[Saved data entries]
◇ ◇ ◇

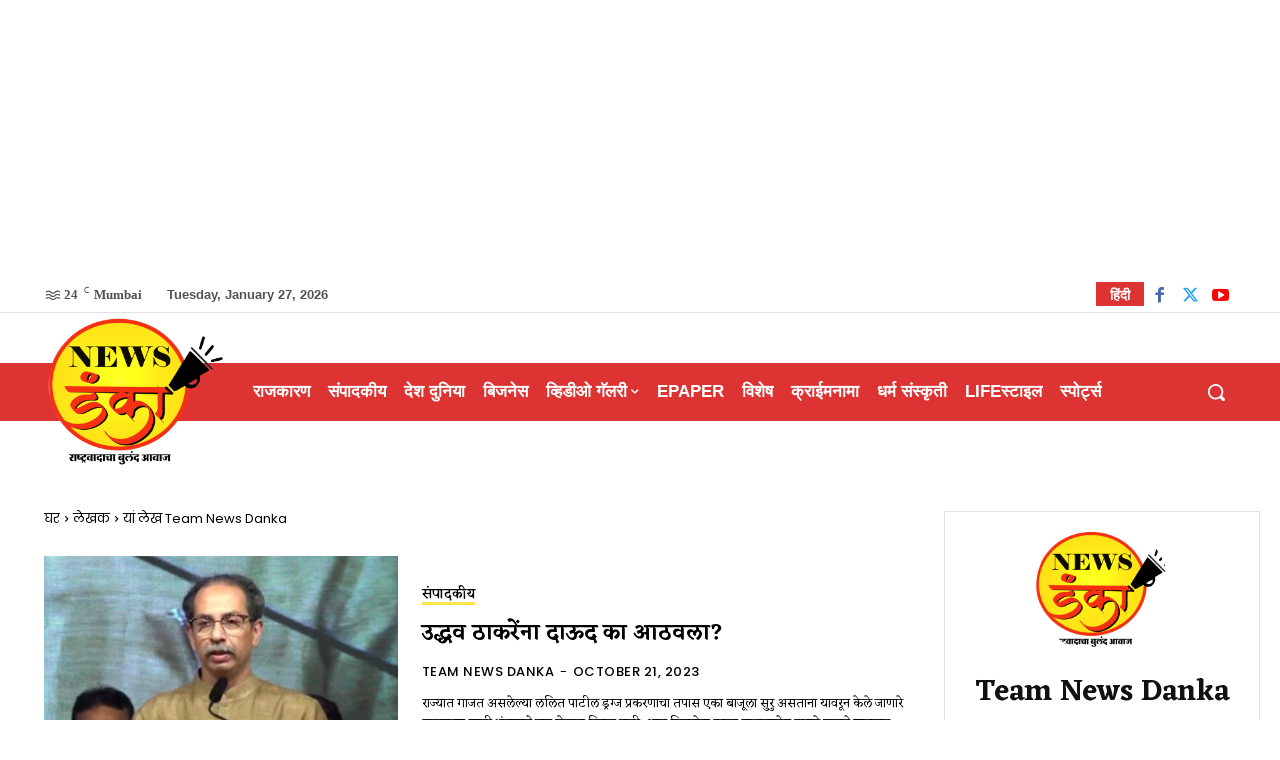

--- FILE ---
content_type: text/html; charset=utf-8
request_url: https://www.google.com/recaptcha/api2/aframe
body_size: 265
content:
<!DOCTYPE HTML><html><head><meta http-equiv="content-type" content="text/html; charset=UTF-8"></head><body><script nonce="TvqO1bg8o9plYG44fip2tA">/** Anti-fraud and anti-abuse applications only. See google.com/recaptcha */ try{var clients={'sodar':'https://pagead2.googlesyndication.com/pagead/sodar?'};window.addEventListener("message",function(a){try{if(a.source===window.parent){var b=JSON.parse(a.data);var c=clients[b['id']];if(c){var d=document.createElement('img');d.src=c+b['params']+'&rc='+(localStorage.getItem("rc::a")?sessionStorage.getItem("rc::b"):"");window.document.body.appendChild(d);sessionStorage.setItem("rc::e",parseInt(sessionStorage.getItem("rc::e")||0)+1);localStorage.setItem("rc::h",'1769467708378');}}}catch(b){}});window.parent.postMessage("_grecaptcha_ready", "*");}catch(b){}</script></body></html>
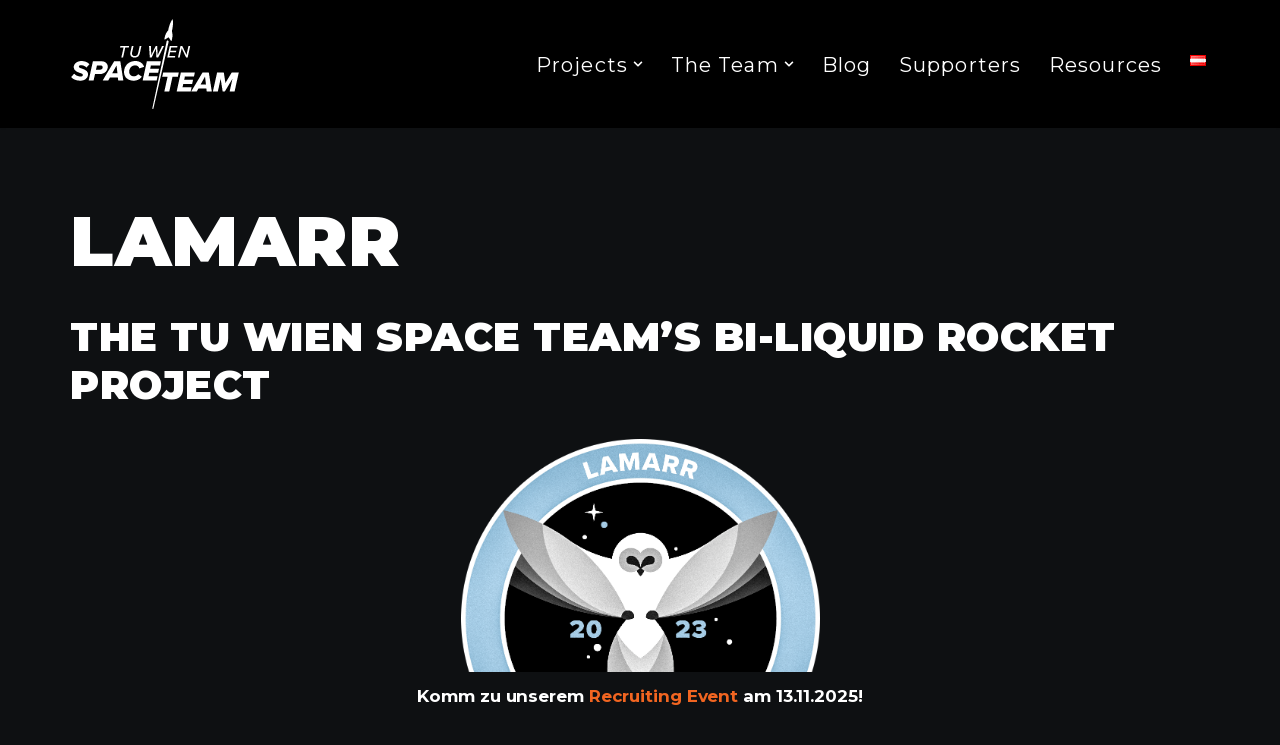

--- FILE ---
content_type: image/svg+xml
request_url: https://spaceteam.at/wp-content/uploads/2023/10/TU-Wien-Space-Team.svg
body_size: 2643
content:
<?xml version="1.0" encoding="UTF-8"?> <svg xmlns="http://www.w3.org/2000/svg" id="Layer_1" viewBox="0 0 288.12 156.05"><defs><style>.cls-1{fill:#fff;stroke-width:0px;}</style></defs><path id="TU_Wien_Space_Team" class="cls-1" d="m275.39,103.12l-12.96,21.55h-3.69l-3.4-21.55-4.76,21.55h-8.35l7.13-32.37h11.31l2.77,18.05,10.77-18.05h11.89l-7.13,32.37h-8.35l4.76-21.55Zm-44.31,16.65h-13.39l-2.77,4.9h-9.46l19.31-32.37h10.48l5.1,32.37h-8.64l-.63-4.9Zm-9.66-7.04h9.03l-1.6-13.39-7.43,13.39Zm-33.49-20.43h23.73l-1.55,7.04h-15.38l-1.17,5.39h15l-1.55,7.09h-15l-1.31,5.82h15.38l-1.55,7.04h-23.73l7.13-32.37Zm-22.52,7.28h-9.08l1.65-7.28h26.45l-1.6,7.28h-9.08l-5.48,25.09h-8.35l5.48-25.09Zm-35.11-26.06h23.73l-1.55,7.04h-15.38l-1.17,5.39h15l-1.55,7.09h-15l-1.31,5.82h15.38l-1.55,7.04h-23.73l7.13-32.37Zm-19.66-.53c8.74,0,13.3,4.9,15,9.95l-8.06,2.62c-.92-3.25-3.74-5.19-7.33-5.19-5.63,0-10.05,4.9-10.05,10.87,0,4.37,3.15,7.86,8.2,7.86,2.62,0,5.58-1.55,7.04-3.74l6.5,4.27c-3.88,5.29-9.71,6.84-14.03,6.84-9.12,0-16.4-5.68-16.4-14.7,0-11.31,8.74-18.78,19.12-18.78Zm-29.56,28h-13.39l-2.77,4.9h-9.46l19.32-32.37h10.48l5.1,32.37h-8.64l-.63-4.9Zm-9.66-7.04h9.03l-1.6-13.39-7.43,13.39Zm-32.61-20.43h15.14c6.21,0,10.05,4.17,10.05,9.27,0,4.76-3.15,12.38-13.88,12.38h-7.72l-2.38,10.72h-8.35l7.13-32.37Zm16.55,10.14c0-1.84-1.36-3.11-3.54-3.11h-6.21l-1.6,7.28h6.45c3.06,0,4.9-1.8,4.9-4.17Zm-48.39,10.77c2.33,2.96,6.7,4.9,11.02,4.9,2.77,0,3.83-1.41,3.83-2.67,0-1.55-2.04-2.43-4.85-3.4-4.51-1.55-10.63-3.74-10.63-10.05,0-4.61,4.51-10.19,13.1-10.19,5.24,0,10.29,1.89,13.54,5.34l-5,5.73c-2.38-2.72-6.45-4.03-9.51-4.03-2.23,0-3.49,1.17-3.49,2.48,0,1.41,2.09,2.28,4.8,3.25,4.61,1.5,10.77,3.88,10.77,9.75s-4.95,10.92-13.15,10.92c-6.6,0-12.42-2.47-15.43-6.16l5-5.87Zm182.36-43.15l-3.44,15.58h-2.91l4.28-19.42h3l7.19,15.23,3.38-15.23h2.91l-4.28,19.42h-2.82l-7.31-15.58Zm-20.21-3.84h13.04l-.58,2.56h-10.1l-1.25,5.68h9.9l-.58,2.56h-9.9l-1.34,6.06h10.1l-.52,2.56h-13.04l4.28-19.42Zm-23.41,4.43l-7.34,14.99h-3.12l-1.28-19.42h3.17l.58,15.58,7.69-15.58h2.36l.79,15.58,7.48-15.58h3.32l-9.81,19.42h-3.12l-.73-14.99Zm-43.65,8.79c0-.47.06-1.31.17-1.83l2.5-11.38h2.94l-2.47,11.3c-.15.67-.2,1.11-.2,1.66,0,2.5,1.69,4.25,4.72,4.25,3.49,0,5.1-2.13,5.82-5.44l2.59-11.76h2.94l-2.59,11.79c-1.05,4.78-3.32,7.98-8.91,7.98-4.78,0-7.51-2.59-7.51-6.55Zm-11.3-10.66h-6.03l.58-2.56h14.94l-.55,2.56h-6.03l-3.7,16.86h-2.91l3.7-16.86Zm49.56,104.05h.97l25.96-114.21-1.32-2.01-2.04,1.27-24.54,114.95h.97ZM172.66,22.43c3.42-14.08,1.19-20.43,1.19-20.43,0,0-4.69,4.83-7.5,19.04-5.7,6.1-6.29,14.77-6.29,14.77-.06.53.36,1.05.86.74l6.17-3.85,3.98,6.08c.32.49.92.2,1.09-.31,0,0,3.11-8.12.5-16.05Z"></path></svg>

◇ ◇ ◇

- What to work on
Every line of the records above should be reproduced exactly, with no pictures included.

- Result of this exercise
--- FILE ---
content_type: text/html; charset=utf-8
request_url: https://www.google.com/recaptcha/api2/aframe
body_size: 265
content:
<!DOCTYPE HTML><html><head><meta http-equiv="content-type" content="text/html; charset=UTF-8"></head><body><script nonce="TvqO1bg8o9plYG44fip2tA">/** Anti-fraud and anti-abuse applications only. See google.com/recaptcha */ try{var clients={'sodar':'https://pagead2.googlesyndication.com/pagead/sodar?'};window.addEventListener("message",function(a){try{if(a.source===window.parent){var b=JSON.parse(a.data);var c=clients[b['id']];if(c){var d=document.createElement('img');d.src=c+b['params']+'&rc='+(localStorage.getItem("rc::a")?sessionStorage.getItem("rc::b"):"");window.document.body.appendChild(d);sessionStorage.setItem("rc::e",parseInt(sessionStorage.getItem("rc::e")||0)+1);localStorage.setItem("rc::h",'1769467708378');}}}catch(b){}});window.parent.postMessage("_grecaptcha_ready", "*");}catch(b){}</script></body></html>

--- FILE ---
content_type: image/svg+xml
request_url: https://spaceteam.at/wp-content/uploads/2023/10/TU-Wien-Space-Team.svg
body_size: 2643
content:
<?xml version="1.0" encoding="UTF-8"?> <svg xmlns="http://www.w3.org/2000/svg" id="Layer_1" viewBox="0 0 288.12 156.05"><defs><style>.cls-1{fill:#fff;stroke-width:0px;}</style></defs><path id="TU_Wien_Space_Team" class="cls-1" d="m275.39,103.12l-12.96,21.55h-3.69l-3.4-21.55-4.76,21.55h-8.35l7.13-32.37h11.31l2.77,18.05,10.77-18.05h11.89l-7.13,32.37h-8.35l4.76-21.55Zm-44.31,16.65h-13.39l-2.77,4.9h-9.46l19.31-32.37h10.48l5.1,32.37h-8.64l-.63-4.9Zm-9.66-7.04h9.03l-1.6-13.39-7.43,13.39Zm-33.49-20.43h23.73l-1.55,7.04h-15.38l-1.17,5.39h15l-1.55,7.09h-15l-1.31,5.82h15.38l-1.55,7.04h-23.73l7.13-32.37Zm-22.52,7.28h-9.08l1.65-7.28h26.45l-1.6,7.28h-9.08l-5.48,25.09h-8.35l5.48-25.09Zm-35.11-26.06h23.73l-1.55,7.04h-15.38l-1.17,5.39h15l-1.55,7.09h-15l-1.31,5.82h15.38l-1.55,7.04h-23.73l7.13-32.37Zm-19.66-.53c8.74,0,13.3,4.9,15,9.95l-8.06,2.62c-.92-3.25-3.74-5.19-7.33-5.19-5.63,0-10.05,4.9-10.05,10.87,0,4.37,3.15,7.86,8.2,7.86,2.62,0,5.58-1.55,7.04-3.74l6.5,4.27c-3.88,5.29-9.71,6.84-14.03,6.84-9.12,0-16.4-5.68-16.4-14.7,0-11.31,8.74-18.78,19.12-18.78Zm-29.56,28h-13.39l-2.77,4.9h-9.46l19.32-32.37h10.48l5.1,32.37h-8.64l-.63-4.9Zm-9.66-7.04h9.03l-1.6-13.39-7.43,13.39Zm-32.61-20.43h15.14c6.21,0,10.05,4.17,10.05,9.27,0,4.76-3.15,12.38-13.88,12.38h-7.72l-2.38,10.72h-8.35l7.13-32.37Zm16.55,10.14c0-1.84-1.36-3.11-3.54-3.11h-6.21l-1.6,7.28h6.45c3.06,0,4.9-1.8,4.9-4.17Zm-48.39,10.77c2.33,2.96,6.7,4.9,11.02,4.9,2.77,0,3.83-1.41,3.83-2.67,0-1.55-2.04-2.43-4.85-3.4-4.51-1.55-10.63-3.74-10.63-10.05,0-4.61,4.51-10.19,13.1-10.19,5.24,0,10.29,1.89,13.54,5.34l-5,5.73c-2.38-2.72-6.45-4.03-9.51-4.03-2.23,0-3.49,1.17-3.49,2.48,0,1.41,2.09,2.28,4.8,3.25,4.61,1.5,10.77,3.88,10.77,9.75s-4.95,10.92-13.15,10.92c-6.6,0-12.42-2.47-15.43-6.16l5-5.87Zm182.36-43.15l-3.44,15.58h-2.91l4.28-19.42h3l7.19,15.23,3.38-15.23h2.91l-4.28,19.42h-2.82l-7.31-15.58Zm-20.21-3.84h13.04l-.58,2.56h-10.1l-1.25,5.68h9.9l-.58,2.56h-9.9l-1.34,6.06h10.1l-.52,2.56h-13.04l4.28-19.42Zm-23.41,4.43l-7.34,14.99h-3.12l-1.28-19.42h3.17l.58,15.58,7.69-15.58h2.36l.79,15.58,7.48-15.58h3.32l-9.81,19.42h-3.12l-.73-14.99Zm-43.65,8.79c0-.47.06-1.31.17-1.83l2.5-11.38h2.94l-2.47,11.3c-.15.67-.2,1.11-.2,1.66,0,2.5,1.69,4.25,4.72,4.25,3.49,0,5.1-2.13,5.82-5.44l2.59-11.76h2.94l-2.59,11.79c-1.05,4.78-3.32,7.98-8.91,7.98-4.78,0-7.51-2.59-7.51-6.55Zm-11.3-10.66h-6.03l.58-2.56h14.94l-.55,2.56h-6.03l-3.7,16.86h-2.91l3.7-16.86Zm49.56,104.05h.97l25.96-114.21-1.32-2.01-2.04,1.27-24.54,114.95h.97ZM172.66,22.43c3.42-14.08,1.19-20.43,1.19-20.43,0,0-4.69,4.83-7.5,19.04-5.7,6.1-6.29,14.77-6.29,14.77-.06.53.36,1.05.86.74l6.17-3.85,3.98,6.08c.32.49.92.2,1.09-.31,0,0,3.11-8.12.5-16.05Z"></path></svg>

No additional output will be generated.